Notice that in the term1 line we don’t check for the set length anymore and just use the integer stored in foreground and background. Again a small change, that can make the code a little bit more clear. But we need to modify this section so the output is a little bit more clear, maybe ordered by motif sequence. But as we are reading the sequences as they are our results are not ordered. It would be great to have a final list starting with AAAAAAAA and ending with TTTTTTTTT. There is an easy way to do that, and very inexpensive regarding code and final performance. Basically we append each one of the motifs (and their extra information) to a list and use the sort method for lists. So our output section of the code will be

1
2
3
4
5
6
7
8
9
10
11
12
res_motifs = []
for i in foreground:
    term1 = choose(background[i], foreground[i])
    term2 = choose((N - background[i]), len(input_seqs)-1)
    term3 = choose(N, len(input_seqs))
    p = (float(term1) * float(term2)) / term3
    if 0 < p <= 0.0001:
        res_motifs.append(i + '\t' + str(foreground[i]) + '\t' + str(background[i]) + '\t' + str(p))

res_motifs.sort()
for i in res_motifs:
    print i

Putting everything together our final motif determination script is (batteries included):

1
2
3
4
5
6
7
8
9
10
11
12
13
14
15
16
17
18
19
20
21
22
23
24
25
26
27
28
29
30
31
32
33
34
35
36
37
38
39
40
41
42
43
44
45
46
47
48
49
#!/usr/bin/env python

import fasta
import sys
from collections import defaultdict

def choose(n, k):
    if 0 <= k <= n:
        ntok = 1
        ktok = 1
        for t in xrange(1, min(k, n - k) + 1):
            ntok *= n
            ktok *= t
            n -= 1
        return ntok // ktok
    else:
        return 0

def get_quorums(seqs, mlen):
    """
    add seq id_no to a set
    use explicit counter to create seq_no
    """
    quorum = defaultdict(int)
    for seq in seqs:
        for n in range(len(seq) - mlen):
            quorum[seq[n:n + mlen]] += 1
    return quorum

input_seqs = fasta.read_seqs(open(sys.argv[1]).readlines())
input_seqs2 = fasta.read_seqs(open(sys.argv[2]).readlines())
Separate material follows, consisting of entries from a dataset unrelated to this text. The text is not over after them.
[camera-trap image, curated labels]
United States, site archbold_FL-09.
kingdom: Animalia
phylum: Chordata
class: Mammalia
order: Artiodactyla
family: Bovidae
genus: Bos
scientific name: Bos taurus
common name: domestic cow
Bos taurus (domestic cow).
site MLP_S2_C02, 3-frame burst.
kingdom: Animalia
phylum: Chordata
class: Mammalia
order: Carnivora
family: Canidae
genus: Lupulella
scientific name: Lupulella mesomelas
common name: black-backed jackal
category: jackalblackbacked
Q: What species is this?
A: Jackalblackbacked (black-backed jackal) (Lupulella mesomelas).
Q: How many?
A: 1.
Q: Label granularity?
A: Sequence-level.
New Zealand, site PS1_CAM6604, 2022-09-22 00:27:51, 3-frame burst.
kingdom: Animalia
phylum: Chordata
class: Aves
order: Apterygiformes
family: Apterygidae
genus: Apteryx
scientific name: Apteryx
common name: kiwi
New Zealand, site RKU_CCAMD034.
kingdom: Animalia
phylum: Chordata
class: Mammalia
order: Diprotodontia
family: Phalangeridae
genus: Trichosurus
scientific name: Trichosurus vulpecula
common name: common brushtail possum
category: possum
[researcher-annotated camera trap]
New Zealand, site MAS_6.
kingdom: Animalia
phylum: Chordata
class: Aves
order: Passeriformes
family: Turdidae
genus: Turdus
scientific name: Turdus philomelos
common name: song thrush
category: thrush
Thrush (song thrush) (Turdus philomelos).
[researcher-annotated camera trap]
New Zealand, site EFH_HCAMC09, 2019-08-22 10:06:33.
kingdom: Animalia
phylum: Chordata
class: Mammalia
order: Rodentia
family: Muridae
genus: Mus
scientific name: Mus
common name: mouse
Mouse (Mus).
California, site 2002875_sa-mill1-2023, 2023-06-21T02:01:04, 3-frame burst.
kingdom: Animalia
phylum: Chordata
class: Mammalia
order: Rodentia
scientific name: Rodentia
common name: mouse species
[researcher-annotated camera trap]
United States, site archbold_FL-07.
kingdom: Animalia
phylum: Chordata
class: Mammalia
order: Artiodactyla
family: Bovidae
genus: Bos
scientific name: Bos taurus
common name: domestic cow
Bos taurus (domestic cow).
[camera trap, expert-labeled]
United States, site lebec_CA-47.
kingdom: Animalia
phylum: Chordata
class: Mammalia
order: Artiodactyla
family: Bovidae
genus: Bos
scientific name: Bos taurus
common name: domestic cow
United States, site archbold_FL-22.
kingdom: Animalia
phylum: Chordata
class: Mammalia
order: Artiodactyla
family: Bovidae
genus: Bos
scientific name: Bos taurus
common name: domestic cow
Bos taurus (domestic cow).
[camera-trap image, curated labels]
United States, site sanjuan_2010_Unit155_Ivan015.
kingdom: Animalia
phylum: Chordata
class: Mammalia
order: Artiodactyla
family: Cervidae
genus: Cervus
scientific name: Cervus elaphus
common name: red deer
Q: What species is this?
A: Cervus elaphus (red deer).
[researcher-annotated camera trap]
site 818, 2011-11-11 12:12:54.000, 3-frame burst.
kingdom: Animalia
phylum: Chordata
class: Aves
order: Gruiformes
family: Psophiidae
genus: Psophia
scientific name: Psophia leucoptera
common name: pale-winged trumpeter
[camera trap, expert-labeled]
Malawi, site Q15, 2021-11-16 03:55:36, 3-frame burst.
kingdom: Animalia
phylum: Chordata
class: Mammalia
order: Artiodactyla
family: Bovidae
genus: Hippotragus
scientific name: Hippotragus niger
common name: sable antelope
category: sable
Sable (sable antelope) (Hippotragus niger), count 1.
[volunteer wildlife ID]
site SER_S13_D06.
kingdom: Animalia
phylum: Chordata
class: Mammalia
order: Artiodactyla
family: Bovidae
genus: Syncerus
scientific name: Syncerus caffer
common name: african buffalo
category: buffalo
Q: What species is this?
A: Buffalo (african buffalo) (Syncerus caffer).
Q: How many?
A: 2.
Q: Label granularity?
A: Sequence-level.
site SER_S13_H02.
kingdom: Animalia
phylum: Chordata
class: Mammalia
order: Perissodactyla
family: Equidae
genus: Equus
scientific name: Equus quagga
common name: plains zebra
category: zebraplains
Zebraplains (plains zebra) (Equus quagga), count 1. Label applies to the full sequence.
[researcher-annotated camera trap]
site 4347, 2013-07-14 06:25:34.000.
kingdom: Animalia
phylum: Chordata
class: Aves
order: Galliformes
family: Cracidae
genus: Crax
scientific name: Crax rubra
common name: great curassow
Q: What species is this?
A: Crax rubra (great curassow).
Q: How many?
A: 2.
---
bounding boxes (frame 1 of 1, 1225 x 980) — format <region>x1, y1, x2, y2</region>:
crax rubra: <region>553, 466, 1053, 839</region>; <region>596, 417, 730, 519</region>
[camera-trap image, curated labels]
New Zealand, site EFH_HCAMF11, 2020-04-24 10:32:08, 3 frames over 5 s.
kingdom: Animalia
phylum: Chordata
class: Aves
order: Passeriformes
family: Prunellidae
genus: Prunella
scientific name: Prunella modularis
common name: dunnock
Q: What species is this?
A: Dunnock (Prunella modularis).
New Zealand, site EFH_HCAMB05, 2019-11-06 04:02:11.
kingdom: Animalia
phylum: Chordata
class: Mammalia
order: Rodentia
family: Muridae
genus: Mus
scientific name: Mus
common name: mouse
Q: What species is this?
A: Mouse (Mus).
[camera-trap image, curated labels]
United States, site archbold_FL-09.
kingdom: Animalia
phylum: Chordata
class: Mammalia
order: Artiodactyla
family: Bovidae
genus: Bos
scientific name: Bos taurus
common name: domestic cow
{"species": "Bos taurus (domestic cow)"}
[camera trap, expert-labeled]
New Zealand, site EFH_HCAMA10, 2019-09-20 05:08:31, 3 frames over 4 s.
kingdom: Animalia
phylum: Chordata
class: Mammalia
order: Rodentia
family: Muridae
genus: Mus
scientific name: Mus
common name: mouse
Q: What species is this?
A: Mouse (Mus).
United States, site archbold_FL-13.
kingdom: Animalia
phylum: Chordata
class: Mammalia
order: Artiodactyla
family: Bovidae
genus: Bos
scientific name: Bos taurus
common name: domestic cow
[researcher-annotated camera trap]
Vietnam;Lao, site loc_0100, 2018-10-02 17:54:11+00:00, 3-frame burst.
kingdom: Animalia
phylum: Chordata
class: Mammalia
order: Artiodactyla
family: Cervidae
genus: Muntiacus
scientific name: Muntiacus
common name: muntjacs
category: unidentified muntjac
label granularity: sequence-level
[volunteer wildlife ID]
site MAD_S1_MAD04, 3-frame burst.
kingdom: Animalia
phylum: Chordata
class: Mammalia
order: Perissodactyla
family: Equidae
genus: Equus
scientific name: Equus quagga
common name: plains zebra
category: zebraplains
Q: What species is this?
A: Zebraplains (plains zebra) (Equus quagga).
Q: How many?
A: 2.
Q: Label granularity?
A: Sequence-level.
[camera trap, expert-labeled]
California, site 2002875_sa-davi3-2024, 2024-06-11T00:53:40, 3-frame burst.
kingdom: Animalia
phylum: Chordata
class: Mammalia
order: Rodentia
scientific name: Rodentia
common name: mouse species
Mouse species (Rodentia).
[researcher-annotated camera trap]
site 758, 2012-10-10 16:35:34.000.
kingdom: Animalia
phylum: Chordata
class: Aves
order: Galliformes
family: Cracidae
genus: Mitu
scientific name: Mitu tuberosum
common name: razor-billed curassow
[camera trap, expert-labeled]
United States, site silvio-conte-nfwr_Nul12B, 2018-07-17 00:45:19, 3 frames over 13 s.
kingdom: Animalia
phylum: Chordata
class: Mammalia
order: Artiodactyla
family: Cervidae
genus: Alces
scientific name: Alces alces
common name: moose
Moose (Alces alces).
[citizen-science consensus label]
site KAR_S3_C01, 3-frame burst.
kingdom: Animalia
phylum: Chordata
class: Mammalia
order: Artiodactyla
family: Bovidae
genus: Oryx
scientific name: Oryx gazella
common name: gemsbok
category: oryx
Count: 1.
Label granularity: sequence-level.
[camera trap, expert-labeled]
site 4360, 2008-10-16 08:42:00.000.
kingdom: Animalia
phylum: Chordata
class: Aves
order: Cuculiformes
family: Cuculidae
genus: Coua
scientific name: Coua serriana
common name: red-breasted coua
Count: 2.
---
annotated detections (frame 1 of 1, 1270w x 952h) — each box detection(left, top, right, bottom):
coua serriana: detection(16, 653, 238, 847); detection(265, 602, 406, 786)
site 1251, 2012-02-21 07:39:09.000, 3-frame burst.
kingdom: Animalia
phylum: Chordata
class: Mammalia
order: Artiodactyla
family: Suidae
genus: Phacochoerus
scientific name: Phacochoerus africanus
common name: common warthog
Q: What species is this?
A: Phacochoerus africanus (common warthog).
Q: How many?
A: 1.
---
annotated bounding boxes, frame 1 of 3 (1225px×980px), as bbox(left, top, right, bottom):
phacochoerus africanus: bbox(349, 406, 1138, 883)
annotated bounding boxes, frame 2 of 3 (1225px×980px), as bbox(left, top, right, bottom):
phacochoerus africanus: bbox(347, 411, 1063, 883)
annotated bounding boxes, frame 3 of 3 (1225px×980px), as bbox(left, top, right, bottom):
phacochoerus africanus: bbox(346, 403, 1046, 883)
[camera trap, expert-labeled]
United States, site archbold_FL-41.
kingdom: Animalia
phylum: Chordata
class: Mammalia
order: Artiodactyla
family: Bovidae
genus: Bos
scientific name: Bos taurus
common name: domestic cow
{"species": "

foreground = get_quorums(input_seqs, 10)
background = get_quorums(input_seqs2, 10)

N = len(input_seqs) + len(input_seqs2)

res_motifs = []
for i in foreground:
    term1 = choose(background[i], len(foreground[i])
    term2 = choose((N - background[i]), len(input_seqs)-1)
    term3 = choose(N, len(input_seqs))
    p = (float(term1) * float(term2)) / term3
    if 0 < p <= 0.0001:
        res_motifs.append(i + '\t' + str(foreground[i]) + '\t' + str(background[i]) + '\t' + str(p))

res_motifs.sort()
for i in res_motifs:
    print i

Next we will see some basic Python methods. And maybe start a new series and phase.